# **Introduction**

experience: this a categorical variable that describes the level of experience of players. The possible outcomes are "Beginner", "Amateur", "Regular", "Pro", and "Veteran".
subscribe: this is also a categorical variable that presents whether each player has subscribed to the newsletter or not. Its possible values are "TRUE" and "FALSE".
hashedEmail: This is a categorical variable that is not repeated because it presents each user's email. This will not contribute to our analysis because its solepurpose is to differentiate players from players which will be the same as one of the columns we have after.
played_hours: this is a continuous variable that presents how long did each player played in time unit of hours. There are none missing values, however, the observations are very sparse. There are a lot of players who have played_hours of around 0 hours, and only a few have a significant played_hours of above 50. This column will be interesting to analyze on as this may create some outsiders or noise points which will affect our prediciton model.
name: This is categorical variable that presents the username of all the observations to differentiate and track each entry. This column serves the same purpose as hashedEmail in this dataset and it easier to manipulate and operate on due to the simplicity of the observations.
gender: this is a categorical variable that describes the player's gender. It ranges from "Male", "Female", "Non-binary", "Prefer not to say", "Agender", "Two-spirited" and "Other". There are a lot of observations in "Male" and "Female", and not so much in the other categories. This will create some outsiders or noise points which will affect our prediciton model.
age: This is a continuous variable that describes the player's age.
individualid: this column have no observations for all of the rows. We might remove this column from the dataset when we start wrangling since this does not provide any information on our thesis.
organizationName: this column have no observations for all of the rows. We might remove this column from the dataset when we start wrangling since this does not provide any information on our thesis.
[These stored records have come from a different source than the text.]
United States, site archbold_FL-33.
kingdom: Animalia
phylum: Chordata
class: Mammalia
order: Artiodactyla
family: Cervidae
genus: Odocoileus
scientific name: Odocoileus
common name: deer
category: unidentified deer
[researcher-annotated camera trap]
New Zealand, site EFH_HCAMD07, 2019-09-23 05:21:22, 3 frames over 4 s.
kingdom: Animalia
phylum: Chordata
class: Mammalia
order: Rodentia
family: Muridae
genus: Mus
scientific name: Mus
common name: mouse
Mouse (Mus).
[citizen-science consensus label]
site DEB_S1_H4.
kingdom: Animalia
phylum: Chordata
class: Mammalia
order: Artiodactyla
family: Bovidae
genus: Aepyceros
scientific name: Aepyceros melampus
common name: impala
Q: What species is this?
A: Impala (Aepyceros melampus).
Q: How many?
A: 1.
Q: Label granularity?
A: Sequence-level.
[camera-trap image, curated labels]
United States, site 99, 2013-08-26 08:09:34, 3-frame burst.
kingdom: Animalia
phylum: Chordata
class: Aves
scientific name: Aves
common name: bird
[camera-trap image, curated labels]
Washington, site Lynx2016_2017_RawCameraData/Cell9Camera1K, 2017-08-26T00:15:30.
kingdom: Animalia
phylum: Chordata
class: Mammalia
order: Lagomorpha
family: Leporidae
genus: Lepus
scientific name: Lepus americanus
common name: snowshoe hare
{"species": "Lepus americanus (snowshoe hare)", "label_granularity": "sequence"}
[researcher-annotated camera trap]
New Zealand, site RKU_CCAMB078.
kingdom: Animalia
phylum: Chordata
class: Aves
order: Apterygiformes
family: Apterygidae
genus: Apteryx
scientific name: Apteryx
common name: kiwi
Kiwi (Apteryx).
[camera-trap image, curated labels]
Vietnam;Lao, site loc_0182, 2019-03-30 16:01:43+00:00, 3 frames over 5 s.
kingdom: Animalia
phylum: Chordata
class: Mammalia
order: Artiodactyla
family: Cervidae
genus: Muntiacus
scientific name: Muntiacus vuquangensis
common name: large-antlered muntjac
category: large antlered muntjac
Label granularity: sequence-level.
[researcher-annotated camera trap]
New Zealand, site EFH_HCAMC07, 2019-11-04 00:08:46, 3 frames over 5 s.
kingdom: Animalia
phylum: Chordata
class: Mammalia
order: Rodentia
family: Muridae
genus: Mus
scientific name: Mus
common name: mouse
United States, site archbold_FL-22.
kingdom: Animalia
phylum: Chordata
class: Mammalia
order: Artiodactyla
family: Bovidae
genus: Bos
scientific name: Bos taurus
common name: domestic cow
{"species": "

Alternate Intro, can add or remove content as needed.

## **Data Description**

**Dataset Overview**  
Our project will use two datasets collected from UBC's Computer Science department's research Minecraft server:  

**`players.csv`** consists of information about players in the server.  
**`sessions.csv`** consists of details from each gameplay session in the server.  

The data was gathered automatically through server logs, which recorded player activities like joining, playing, and exiting the world. A separate dataset containing information regarding each player was also provided. These data sets both share a `hasedEmail` field, which helps link the two together.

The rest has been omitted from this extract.